Container vegetable gardening is so easy. It is simple to grow an entire salad right in your deck or patio! Try lettuce, cucumbers, tomatoes, green peppers, onions, radishes… you can also grow cabbage. Think how nice it would feel to walk out your kitchen door and harvest whatever you need for tonight’s supper.
Container Gardening
And container vegetable gardening is cool for the kids, also. It’s a wonderful family activity and brings everybody together. You may plant and plan with your children, then gather around the table and eat what you grow. And as an additional bonus, if you would like an environmentally friendly garden, home vegetable gardening goes right along with organic gardening methods.
Container vegetable gardening is also flexible. Many veggies you are able to grow from the ground are also perfect for your container vegetable garden. Much like herbs and blossoms, success is based upon the perfect quantities and balance of sun, soil, water, and fertilizer.
- Sun: As a rule of thumb, vegetables that bear fruit (peppers and cucumbers, for example ) need sunlight. If you are container plants are root vegetables, they can tolerate some shade, but not as much as leafy vegetables like collard greens.
- Soil: Great soil for vegetables is similar to great dirt for tomatoes-there’s lots of debate about what works. Some favor soil-less mixes since they are not as likely to compact in mid-summer.
Potting Mixes
It is also possible to purchase very good regular potting mixes and garnish with compost, water dyes (if you want), and time-released fertilizer. Also, vegetables generally prefer a slightly more acid soil than neutral (so a bit less than 7.0).
The one thing you have to do? Your vegetables must be grown in soil that is free of diseases and pests. This is the reason lots of advise to not use garden soil-bugs and ailments can over-winter and make a mess of your baby veggies.
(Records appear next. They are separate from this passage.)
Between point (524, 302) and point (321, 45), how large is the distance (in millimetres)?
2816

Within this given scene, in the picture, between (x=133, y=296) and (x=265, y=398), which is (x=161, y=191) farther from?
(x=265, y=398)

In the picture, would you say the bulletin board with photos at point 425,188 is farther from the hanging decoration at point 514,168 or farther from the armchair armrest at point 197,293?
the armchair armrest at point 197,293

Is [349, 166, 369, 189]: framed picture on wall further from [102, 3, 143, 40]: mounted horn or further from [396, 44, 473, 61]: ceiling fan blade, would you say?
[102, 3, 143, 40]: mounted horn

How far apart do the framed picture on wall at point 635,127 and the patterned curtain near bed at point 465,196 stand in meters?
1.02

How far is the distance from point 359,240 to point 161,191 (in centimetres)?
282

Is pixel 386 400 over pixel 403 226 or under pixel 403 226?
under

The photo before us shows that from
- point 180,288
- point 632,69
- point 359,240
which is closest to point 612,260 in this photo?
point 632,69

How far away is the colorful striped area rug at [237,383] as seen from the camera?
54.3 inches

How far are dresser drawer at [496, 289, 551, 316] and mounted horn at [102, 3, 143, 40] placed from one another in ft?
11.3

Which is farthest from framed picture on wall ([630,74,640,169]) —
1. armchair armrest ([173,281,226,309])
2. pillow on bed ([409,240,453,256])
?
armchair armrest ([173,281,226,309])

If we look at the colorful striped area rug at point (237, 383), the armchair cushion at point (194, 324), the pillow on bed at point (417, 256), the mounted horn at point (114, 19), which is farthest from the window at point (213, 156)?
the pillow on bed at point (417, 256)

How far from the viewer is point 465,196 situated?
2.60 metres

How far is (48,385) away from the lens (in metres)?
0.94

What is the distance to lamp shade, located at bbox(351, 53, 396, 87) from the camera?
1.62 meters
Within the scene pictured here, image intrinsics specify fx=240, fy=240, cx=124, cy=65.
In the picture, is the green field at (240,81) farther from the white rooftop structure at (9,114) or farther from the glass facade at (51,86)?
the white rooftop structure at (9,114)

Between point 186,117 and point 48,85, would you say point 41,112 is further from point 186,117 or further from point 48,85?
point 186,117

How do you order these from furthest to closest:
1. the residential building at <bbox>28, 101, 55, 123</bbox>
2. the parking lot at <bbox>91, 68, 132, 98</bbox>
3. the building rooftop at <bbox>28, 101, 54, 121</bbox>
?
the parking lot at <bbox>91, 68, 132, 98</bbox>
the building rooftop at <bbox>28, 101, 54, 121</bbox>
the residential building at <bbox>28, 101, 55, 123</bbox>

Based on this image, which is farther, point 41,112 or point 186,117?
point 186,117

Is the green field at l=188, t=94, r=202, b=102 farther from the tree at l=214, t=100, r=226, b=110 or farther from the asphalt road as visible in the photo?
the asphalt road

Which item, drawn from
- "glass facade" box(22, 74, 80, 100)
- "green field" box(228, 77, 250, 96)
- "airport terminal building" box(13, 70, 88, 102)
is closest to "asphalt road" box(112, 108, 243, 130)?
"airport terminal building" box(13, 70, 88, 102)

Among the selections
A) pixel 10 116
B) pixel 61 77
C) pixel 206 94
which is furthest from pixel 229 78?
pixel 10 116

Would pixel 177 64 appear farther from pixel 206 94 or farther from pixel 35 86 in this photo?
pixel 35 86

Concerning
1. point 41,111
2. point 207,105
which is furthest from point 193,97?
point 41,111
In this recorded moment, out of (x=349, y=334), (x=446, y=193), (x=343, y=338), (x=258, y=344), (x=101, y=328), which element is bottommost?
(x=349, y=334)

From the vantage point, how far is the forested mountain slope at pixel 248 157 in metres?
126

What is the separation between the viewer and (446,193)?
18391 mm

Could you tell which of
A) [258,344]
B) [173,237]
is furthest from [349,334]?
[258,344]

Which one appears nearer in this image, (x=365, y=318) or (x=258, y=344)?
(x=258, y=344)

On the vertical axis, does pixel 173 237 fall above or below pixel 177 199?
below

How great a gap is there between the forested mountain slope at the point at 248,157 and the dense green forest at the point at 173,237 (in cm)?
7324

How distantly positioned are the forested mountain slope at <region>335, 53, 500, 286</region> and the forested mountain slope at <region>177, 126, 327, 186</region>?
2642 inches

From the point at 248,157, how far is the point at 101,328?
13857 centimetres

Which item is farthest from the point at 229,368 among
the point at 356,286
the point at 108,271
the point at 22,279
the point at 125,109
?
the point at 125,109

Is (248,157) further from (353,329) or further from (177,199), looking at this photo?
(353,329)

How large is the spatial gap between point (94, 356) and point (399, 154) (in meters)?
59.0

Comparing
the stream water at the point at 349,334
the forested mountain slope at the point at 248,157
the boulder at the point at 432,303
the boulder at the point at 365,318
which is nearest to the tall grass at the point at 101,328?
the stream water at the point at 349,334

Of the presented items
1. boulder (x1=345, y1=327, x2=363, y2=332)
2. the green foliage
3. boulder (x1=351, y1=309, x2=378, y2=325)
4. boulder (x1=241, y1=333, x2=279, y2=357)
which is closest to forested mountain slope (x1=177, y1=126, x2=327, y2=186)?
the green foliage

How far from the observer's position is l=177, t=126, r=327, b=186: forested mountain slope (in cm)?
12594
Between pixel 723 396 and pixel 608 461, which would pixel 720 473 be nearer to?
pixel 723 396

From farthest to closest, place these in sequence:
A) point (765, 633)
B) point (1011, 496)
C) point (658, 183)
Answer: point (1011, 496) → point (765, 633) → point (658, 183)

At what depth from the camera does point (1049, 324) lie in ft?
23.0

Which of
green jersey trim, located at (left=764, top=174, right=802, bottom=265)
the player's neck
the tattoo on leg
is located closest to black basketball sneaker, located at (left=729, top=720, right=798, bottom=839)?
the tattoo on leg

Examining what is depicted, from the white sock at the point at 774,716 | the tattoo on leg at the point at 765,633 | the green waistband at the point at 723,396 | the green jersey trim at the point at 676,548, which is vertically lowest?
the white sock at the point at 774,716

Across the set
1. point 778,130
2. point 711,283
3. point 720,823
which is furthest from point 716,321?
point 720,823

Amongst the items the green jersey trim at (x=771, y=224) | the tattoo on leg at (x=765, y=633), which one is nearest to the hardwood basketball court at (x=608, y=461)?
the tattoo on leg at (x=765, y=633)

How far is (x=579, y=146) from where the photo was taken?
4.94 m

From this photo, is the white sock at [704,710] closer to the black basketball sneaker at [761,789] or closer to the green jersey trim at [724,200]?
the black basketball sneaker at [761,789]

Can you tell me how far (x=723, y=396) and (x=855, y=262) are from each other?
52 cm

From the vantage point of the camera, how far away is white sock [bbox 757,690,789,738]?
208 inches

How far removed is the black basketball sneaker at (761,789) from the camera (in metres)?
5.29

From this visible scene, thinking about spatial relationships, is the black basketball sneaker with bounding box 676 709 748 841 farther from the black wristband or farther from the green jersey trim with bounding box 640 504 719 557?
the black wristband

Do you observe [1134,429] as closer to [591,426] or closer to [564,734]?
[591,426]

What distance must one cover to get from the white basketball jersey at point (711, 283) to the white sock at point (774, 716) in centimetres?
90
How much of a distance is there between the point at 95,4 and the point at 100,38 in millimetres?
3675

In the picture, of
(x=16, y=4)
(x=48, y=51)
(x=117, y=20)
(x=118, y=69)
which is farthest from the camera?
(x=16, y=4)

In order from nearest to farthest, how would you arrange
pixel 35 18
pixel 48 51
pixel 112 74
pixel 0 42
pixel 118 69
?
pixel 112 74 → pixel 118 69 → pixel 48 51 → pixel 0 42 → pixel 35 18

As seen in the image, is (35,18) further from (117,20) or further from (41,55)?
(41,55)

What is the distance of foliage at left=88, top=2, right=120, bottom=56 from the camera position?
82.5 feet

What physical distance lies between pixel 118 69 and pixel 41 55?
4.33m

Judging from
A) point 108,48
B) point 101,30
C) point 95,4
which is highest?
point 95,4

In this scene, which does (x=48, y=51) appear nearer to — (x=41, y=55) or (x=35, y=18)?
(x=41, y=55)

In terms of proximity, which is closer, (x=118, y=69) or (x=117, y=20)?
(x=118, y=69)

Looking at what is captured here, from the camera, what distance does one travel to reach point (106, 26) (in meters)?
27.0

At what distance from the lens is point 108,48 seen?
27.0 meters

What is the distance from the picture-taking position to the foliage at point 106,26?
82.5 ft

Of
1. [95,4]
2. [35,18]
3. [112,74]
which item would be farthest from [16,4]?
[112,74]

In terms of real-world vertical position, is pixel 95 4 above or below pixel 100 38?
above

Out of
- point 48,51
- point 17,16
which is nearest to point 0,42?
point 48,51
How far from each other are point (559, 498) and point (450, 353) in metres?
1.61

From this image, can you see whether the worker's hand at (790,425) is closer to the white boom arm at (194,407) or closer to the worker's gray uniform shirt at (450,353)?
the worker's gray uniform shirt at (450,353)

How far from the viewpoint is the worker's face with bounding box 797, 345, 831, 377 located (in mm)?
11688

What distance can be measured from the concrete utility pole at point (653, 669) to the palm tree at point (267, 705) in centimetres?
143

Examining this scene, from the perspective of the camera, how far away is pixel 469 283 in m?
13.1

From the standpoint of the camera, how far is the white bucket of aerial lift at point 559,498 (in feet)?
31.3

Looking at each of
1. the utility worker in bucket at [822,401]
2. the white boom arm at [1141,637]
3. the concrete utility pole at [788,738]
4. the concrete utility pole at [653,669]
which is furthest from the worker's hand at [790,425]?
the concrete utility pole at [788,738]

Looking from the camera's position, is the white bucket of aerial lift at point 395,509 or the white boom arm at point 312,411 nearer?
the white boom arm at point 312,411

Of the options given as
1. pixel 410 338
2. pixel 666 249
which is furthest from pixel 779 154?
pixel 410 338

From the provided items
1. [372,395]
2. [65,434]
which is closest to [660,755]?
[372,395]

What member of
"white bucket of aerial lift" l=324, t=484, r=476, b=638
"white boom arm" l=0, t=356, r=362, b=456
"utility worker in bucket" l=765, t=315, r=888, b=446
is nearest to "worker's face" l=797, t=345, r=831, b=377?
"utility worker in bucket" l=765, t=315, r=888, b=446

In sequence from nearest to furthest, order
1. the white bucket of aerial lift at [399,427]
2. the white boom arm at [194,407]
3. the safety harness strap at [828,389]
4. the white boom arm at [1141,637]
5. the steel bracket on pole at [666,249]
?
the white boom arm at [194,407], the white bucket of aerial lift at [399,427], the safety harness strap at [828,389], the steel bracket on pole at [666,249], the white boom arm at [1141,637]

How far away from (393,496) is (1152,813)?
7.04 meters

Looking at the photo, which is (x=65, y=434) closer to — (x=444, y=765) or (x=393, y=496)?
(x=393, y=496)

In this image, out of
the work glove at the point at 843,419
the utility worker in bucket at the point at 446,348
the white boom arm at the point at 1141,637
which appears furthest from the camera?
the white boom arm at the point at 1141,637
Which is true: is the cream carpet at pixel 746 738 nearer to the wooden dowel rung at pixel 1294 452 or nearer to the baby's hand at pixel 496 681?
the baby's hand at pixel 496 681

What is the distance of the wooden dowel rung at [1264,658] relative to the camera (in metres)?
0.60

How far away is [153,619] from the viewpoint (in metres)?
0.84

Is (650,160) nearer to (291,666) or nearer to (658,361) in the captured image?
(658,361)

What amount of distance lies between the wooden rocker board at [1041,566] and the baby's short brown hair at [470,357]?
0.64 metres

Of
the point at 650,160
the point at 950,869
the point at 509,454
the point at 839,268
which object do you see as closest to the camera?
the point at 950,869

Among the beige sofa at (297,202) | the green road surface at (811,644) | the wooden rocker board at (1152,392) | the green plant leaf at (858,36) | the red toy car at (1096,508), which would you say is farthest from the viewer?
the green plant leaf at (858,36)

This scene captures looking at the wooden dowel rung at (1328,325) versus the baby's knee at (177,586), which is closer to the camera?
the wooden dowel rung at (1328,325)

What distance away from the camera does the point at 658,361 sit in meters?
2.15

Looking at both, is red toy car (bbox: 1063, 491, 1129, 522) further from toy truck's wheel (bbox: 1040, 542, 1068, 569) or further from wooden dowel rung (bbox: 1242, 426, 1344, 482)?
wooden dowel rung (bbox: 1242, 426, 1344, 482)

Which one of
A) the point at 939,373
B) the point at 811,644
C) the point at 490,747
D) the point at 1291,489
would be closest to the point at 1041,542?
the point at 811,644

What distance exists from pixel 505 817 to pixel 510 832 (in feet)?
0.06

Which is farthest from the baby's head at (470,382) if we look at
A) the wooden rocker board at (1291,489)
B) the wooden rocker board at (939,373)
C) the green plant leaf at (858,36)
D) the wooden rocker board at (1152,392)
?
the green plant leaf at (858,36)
Container vegetable gardening is prone to the very same sorts of drying-out issues as herb and flower gardening. The lighter the dirt, the more it rains. The ideal balance is a soil that retains enough water to sustain your veggies, but is well-draining so the roots are protected. A loamy, rich soil and watering once the kettle’s dry down to three-to-four inches, ought to be fine.
Fertilizer
Some folks swear by compost and manure tea, some such as time-released fertilizers, and some favor synthetics which you mix with water. You do need to quimically fertilize vegetables-they definitely need more than simple soil to do well. You may also consider off-week fertilizing with a weak solution which includes iron, zinc, boron and manganese.
And again, the more porous your soil, the more often you will have to feed because the water leaches out any fresh fertilizer. This is the reason many prefer organic compounds-they discharge more slowly and are available to roots more.
Where to Plant
Determined by how much sunlight you’ve got and what you would like to grow, you can grow vegetables in containers in any outdoor planter location.
Don’t forget the fences! Vining veggies like pole beans and cucumbers will do very well winding up fences. You may even plant in hanging baskets. Trailing tomatoes and thyme are really pretty-and tasty-planted together. Window boxes, too, are large enough to grow some veggies.
Pots
Container vegetables are extremely forgiving. Really, nearly the only two requirements are drainage holes and sufficient space. Half-barrels, glazed ceramic pots, plastic pots… you can use just about anything. It really depends upon the two items I said, and your own taste.